The British Ministry of Defence (MoD) and the American CIA have their foibles, failures and funding scrutinised and satirised, but underlying the humour is a well deserved pot-shot at the power and amorality of the military industrial complex – a term bandied around in my Anti-Vietnam War days and not often mentioned since. Laurie knows his history! His hero once an officer in the Scots Guards and a veteran of Belfast is under no illusions about who are the real bad guys.
The usual bureaucrats, terrorists, diplomats, femme fatales, bank managers and lawyers are all bruised by Laurie’s wit, but the sensory detail and observations necessary for a good storyteller are there along with some original descriptions delivered in Hugh’s inimitable style:
“uglier than a car park” “skull that dipped and bulged like a balloon full of spanners” “flattened fighter’s nose apparently drawn on his face by someone using their left hand, or perhaps even their left foot”
“my heart was going like a road drill” “sucking in suitcase-sized chunks of air” “gradually, grumpily my heartbeat sorted itself out and my breathing followed at a distance”
“her long brown hair waved and cheered as it disappeared down her neck” “the sort of eyes that can make a grown man talk gibberish to himself”
“lit a cigarette and smoked my way to the corner”
“I think I’d known she was going to be American before she opened her mouth. Too healthy to be anything else. And where do they get those teeth?”

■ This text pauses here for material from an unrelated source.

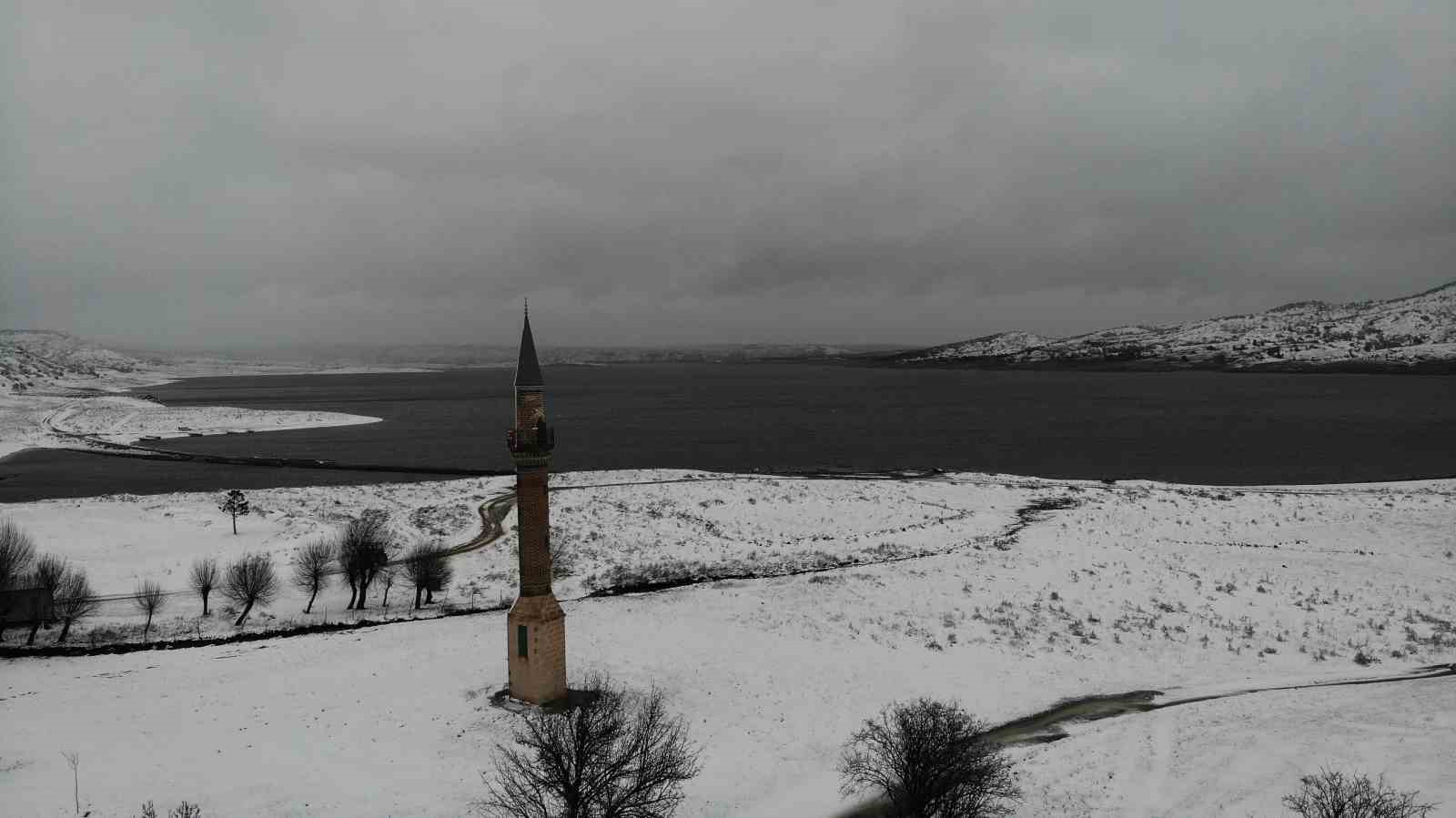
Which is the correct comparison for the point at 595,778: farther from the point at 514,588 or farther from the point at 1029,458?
the point at 1029,458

Stereotypes abound but the laughs have no malice:
“… the guards at the door let us through with no more than a glance. British security guards, I’ve noticed, always do this; unless you happen actually to work in the building they’re guarding, in which case they’ll check everything from the fillings in your teeth to your trouser turn-ups to see if you’re the same person who went out to get a sandwich fifteen minutes ago. But if you’re a strange face, they’ll let you straight through, because frankly, it would just be too embarrassing to put you to any trouble.
If you want a place guarded properly, hire Germans.”

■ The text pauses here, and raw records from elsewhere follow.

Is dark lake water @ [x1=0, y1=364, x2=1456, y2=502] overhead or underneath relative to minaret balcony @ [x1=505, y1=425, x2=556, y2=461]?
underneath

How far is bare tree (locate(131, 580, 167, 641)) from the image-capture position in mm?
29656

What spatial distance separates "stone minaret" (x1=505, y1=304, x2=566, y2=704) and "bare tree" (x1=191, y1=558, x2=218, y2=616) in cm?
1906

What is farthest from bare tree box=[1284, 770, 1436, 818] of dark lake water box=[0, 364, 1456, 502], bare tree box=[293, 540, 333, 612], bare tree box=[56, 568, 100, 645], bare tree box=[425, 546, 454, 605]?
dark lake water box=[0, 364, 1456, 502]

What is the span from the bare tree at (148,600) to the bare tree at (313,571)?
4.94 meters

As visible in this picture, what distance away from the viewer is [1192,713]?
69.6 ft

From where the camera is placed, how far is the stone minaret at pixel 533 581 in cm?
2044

“I found a cab eventually, and told the driver in fluent English that I wanted Wenceslas Square. This request, I now know, is phonically identical to the Czech phrase for ‘I am an air-brained tourist, please take everything I have.’… When the driver told me how much money he wanted, I had to spend a few minutes explaining that I didn’t actually want to buy the cab, I just wanted to settle up for the fifteen minutes I’d spent in it. He told me that it was a limousine service, or at least he said ‘limousine’ and shrugged a lot, and after a while agreed to reduce his demands to the merely astronomical.”
Thomas Lang, The Gun Seller’s hero reminds me of smooth talking Jim Rockford the private detective in The Rockford Files, a popular TV show of the 70s. Not a stupid smart ass, but willing to talk his way into or out of anything — a cool dude with style. However, Rockford never carried a gun whereas military and martial art expert Lang can handle guns, rifles, rockets, bombs… nothing phases him and he has a plan for all contingencies.
It’s not a literary masterpiece but the 339 pages are satisfying and funny. If you’re looking for relief from the real world terrorism that surrounds us, then escape to a quiet corner with The Gun Seller!
Laurie makes the writing seem effortless – it’s a great debut novel and I hope he takes some of his own advice and writes another one.
Maureen ordered my copy from Benn’s Books in Bentleigh. Be prepared to have to order too because the shelf life in traditional bookshops is a matter of weeks and this book has been around a long time. Probably your best bet is to buy online.